START Text under study

Thursday, June 12, 2008

MSDN Articles Online (.chm)

Glenn Block (@gblock on Twitter) just posted an tweet that mentioned the existence of these.  I had no idea they were there and I'm sure others didn't as well - so here you go: http://is.gd/vZE

Enjoy!

Sunday, June 8, 2008

Extension Methods are way cool!

OK.  So everyone's heard of LINQ by now.  Most everyone has even heard of some of the cool features of C# 3.0 (lambdas), but in my mind, the coolest - extension methods - largely goes unnoticed.  Extension methods are the plumbing on which LINQ and some of the other cool features in the C# 3.0 libraries are implemented.  They are, in my opinion, the best feature C# has introduced since Generics, and are possibly one of the best features added to traditional languages EVER!

END Text under study
START Excerpted data

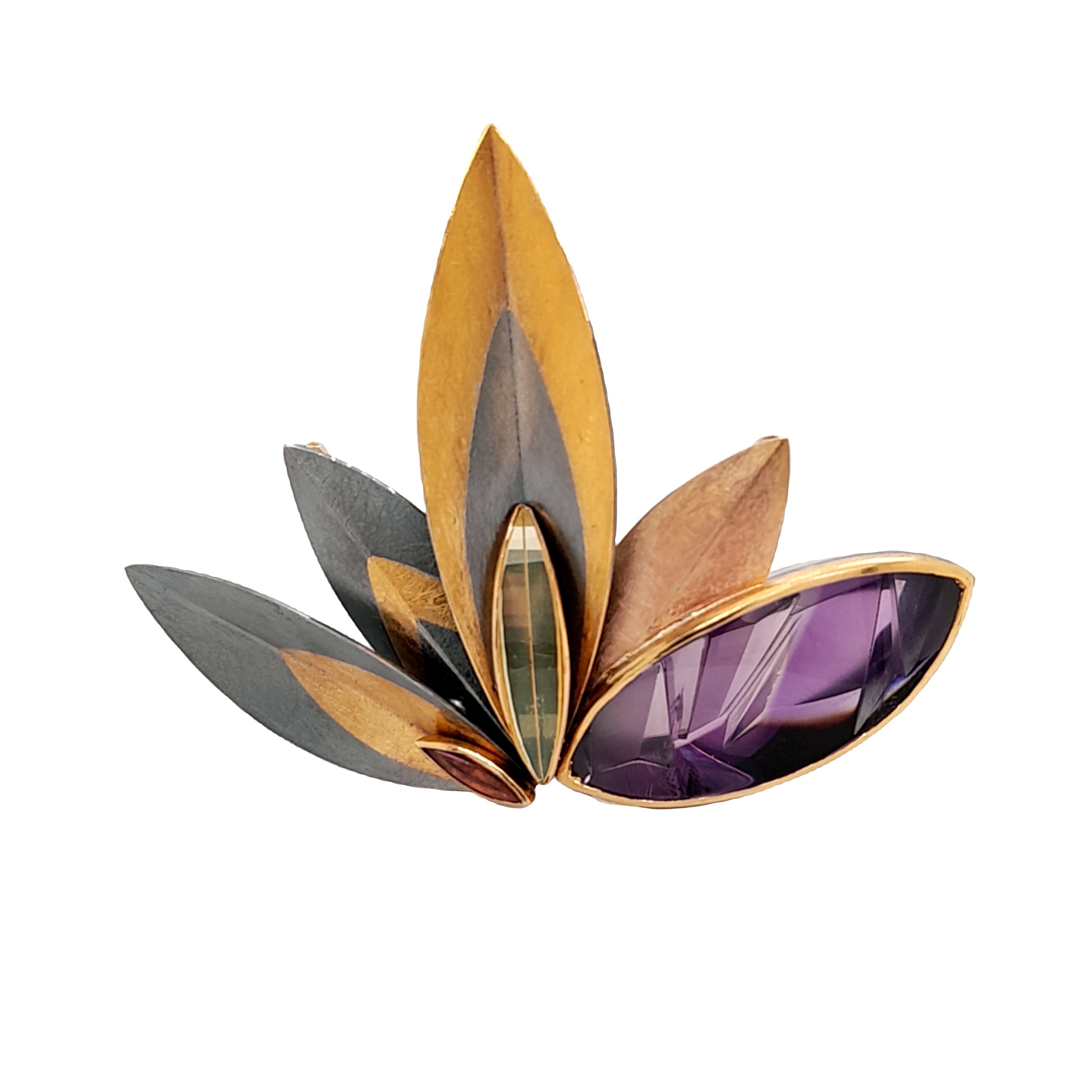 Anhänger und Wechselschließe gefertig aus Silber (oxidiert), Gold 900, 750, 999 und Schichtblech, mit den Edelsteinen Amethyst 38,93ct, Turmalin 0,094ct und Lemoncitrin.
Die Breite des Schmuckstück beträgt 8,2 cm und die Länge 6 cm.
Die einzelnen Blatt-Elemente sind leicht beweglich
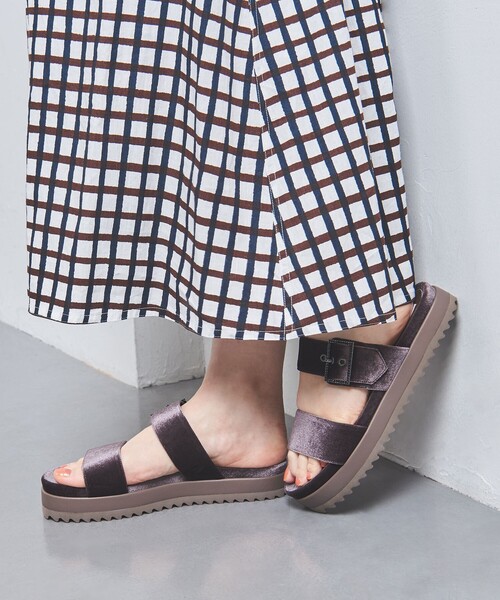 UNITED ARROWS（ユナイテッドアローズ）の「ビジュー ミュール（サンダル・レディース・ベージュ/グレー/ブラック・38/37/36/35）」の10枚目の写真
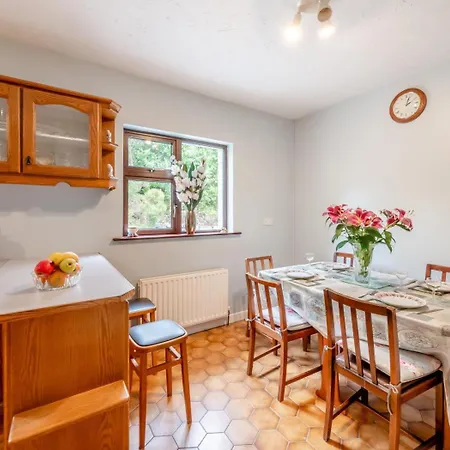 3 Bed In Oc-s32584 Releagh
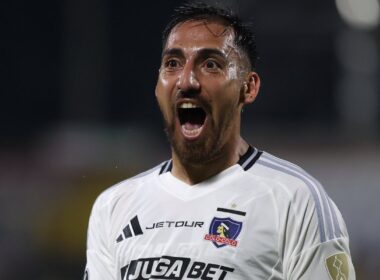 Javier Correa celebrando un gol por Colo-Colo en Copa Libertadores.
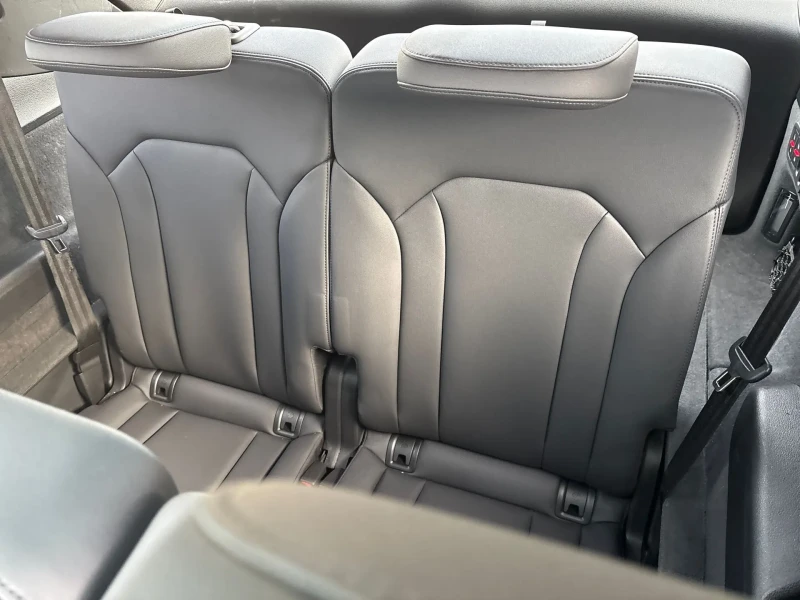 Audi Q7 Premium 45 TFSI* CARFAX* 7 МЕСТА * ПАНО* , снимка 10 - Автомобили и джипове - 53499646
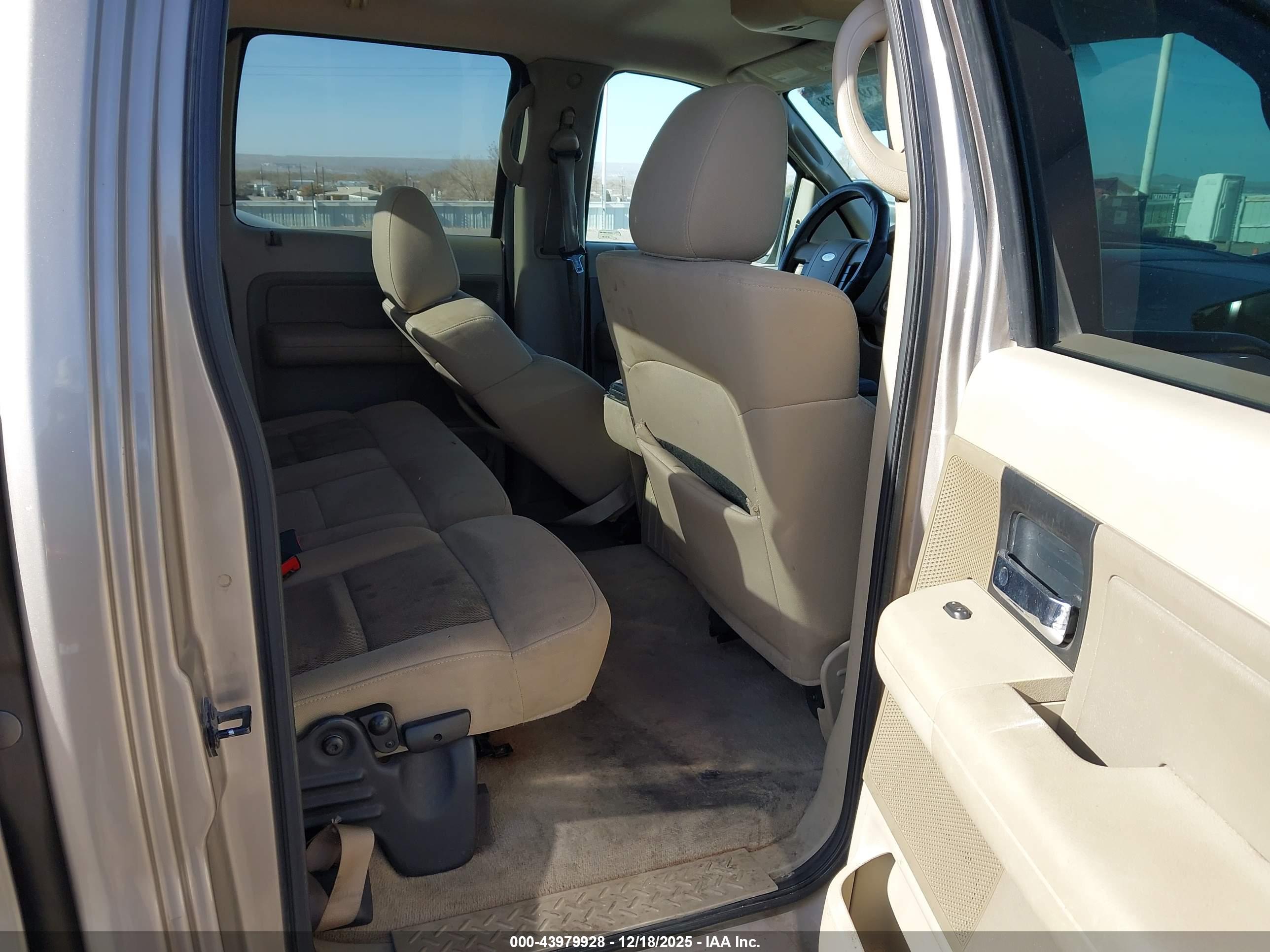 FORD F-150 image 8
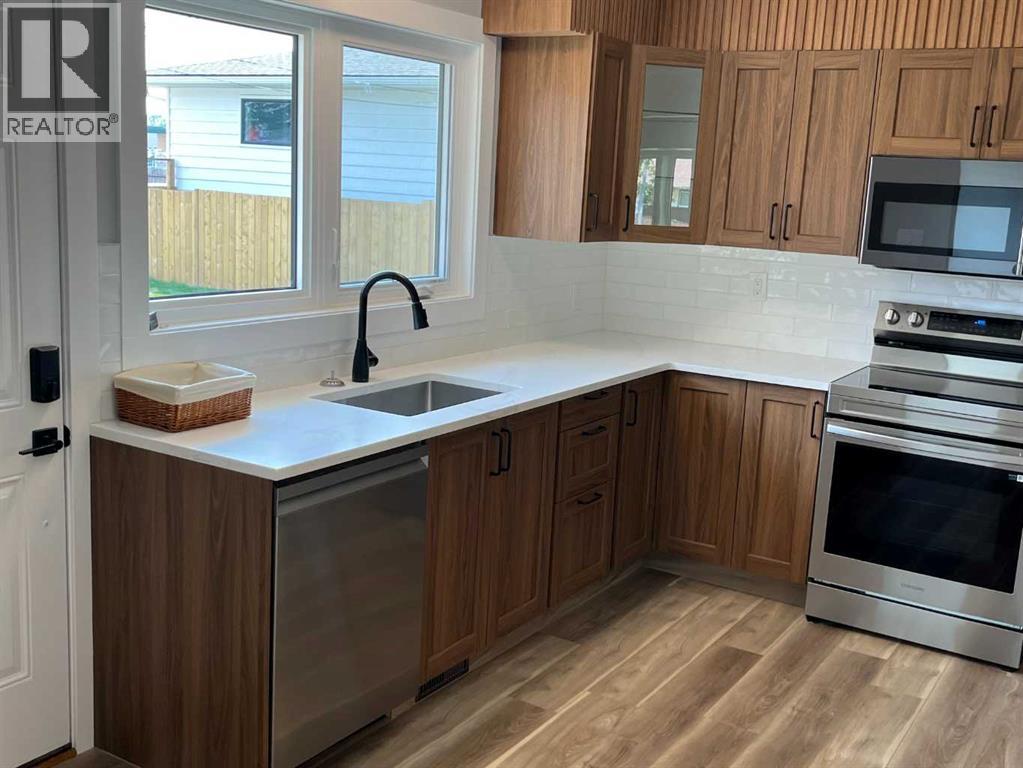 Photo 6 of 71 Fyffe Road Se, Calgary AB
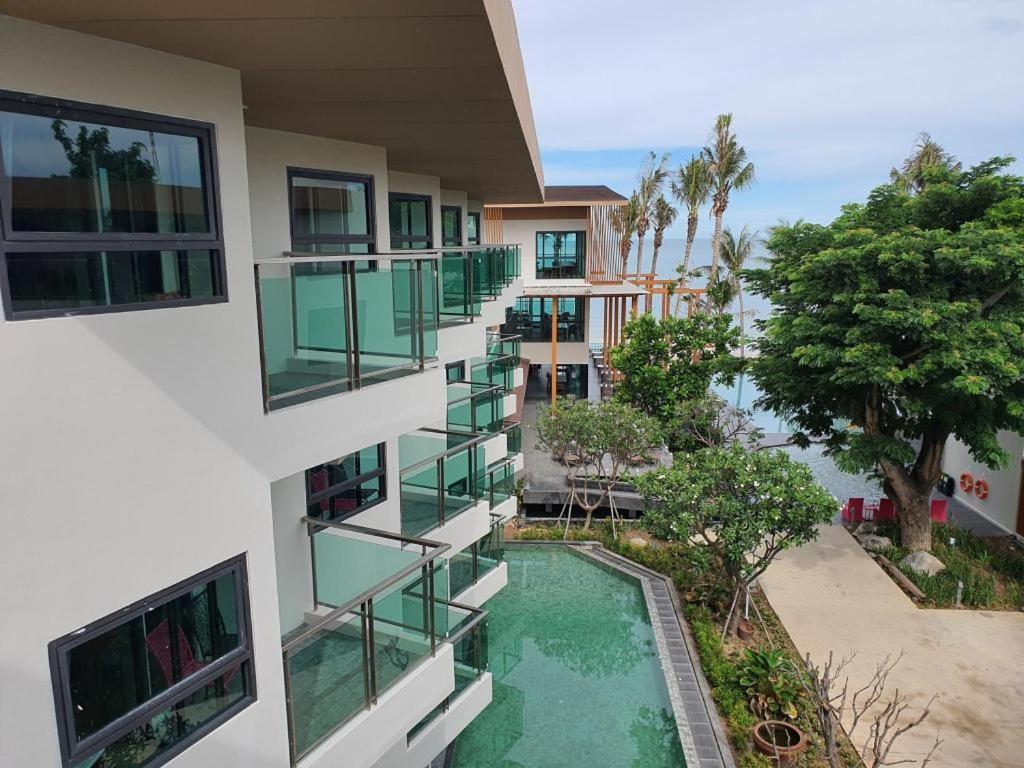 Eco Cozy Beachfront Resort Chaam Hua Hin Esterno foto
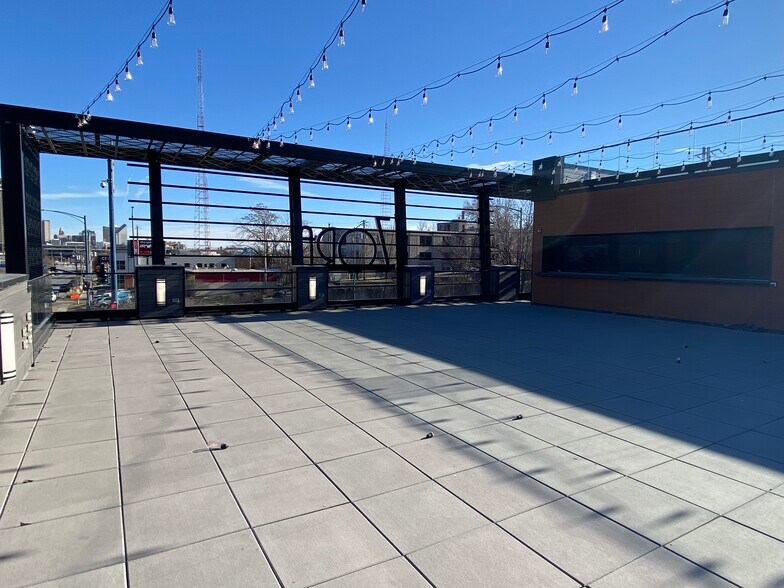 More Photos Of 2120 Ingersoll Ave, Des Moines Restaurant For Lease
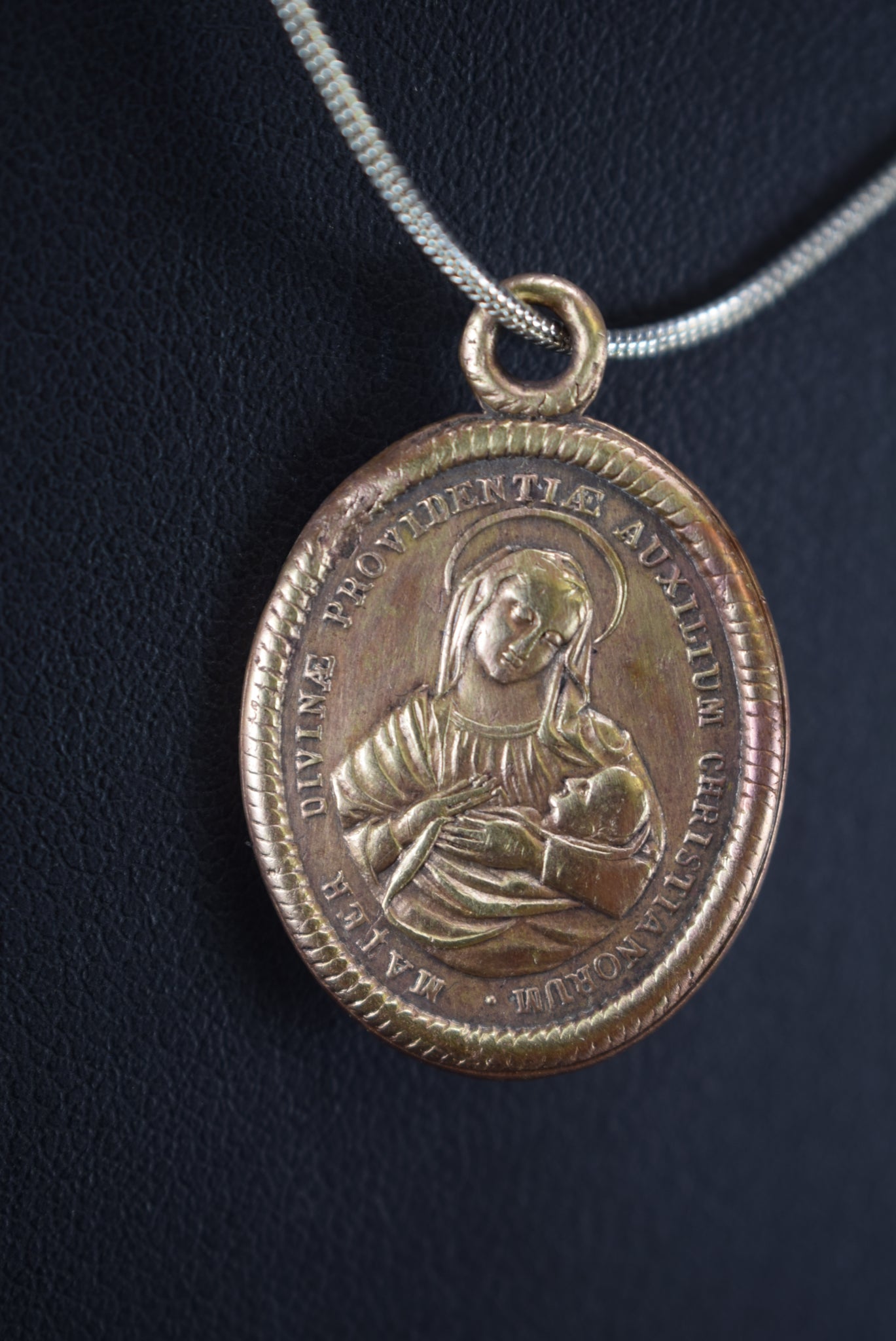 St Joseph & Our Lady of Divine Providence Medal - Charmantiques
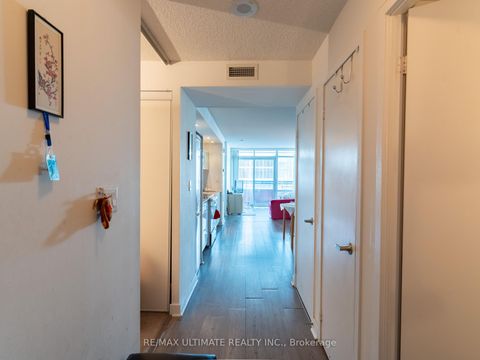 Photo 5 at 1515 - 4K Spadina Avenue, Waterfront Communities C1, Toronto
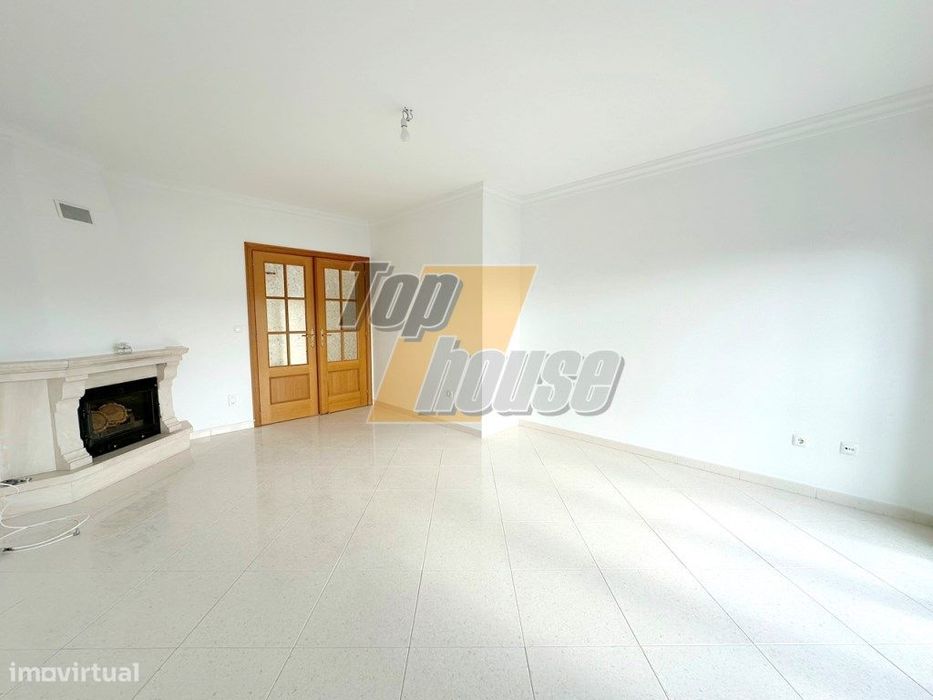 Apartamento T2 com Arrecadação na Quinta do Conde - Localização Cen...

END Excerpted data

Reproduce the blog post's text between "Sunday, June 8, 2008" and "traditional languages EVER!", inclusive. The records are separate material, apart from the blog post.

Sunday, June 8, 2008

Extension Methods are way cool!

OK.  So everyone's heard of LINQ by now.  Most everyone has even heard of some of the cool features of C# 3.0 (lambdas), but in my mind, the coolest - extension methods - largely goes unnoticed.  Extension methods are the plumbing on which LINQ and some of the other cool features in the C# 3.0 libraries are implemented.  They are, in my opinion, the best feature C# has introduced since Generics, and are possibly one of the best features added to traditional languages EVER!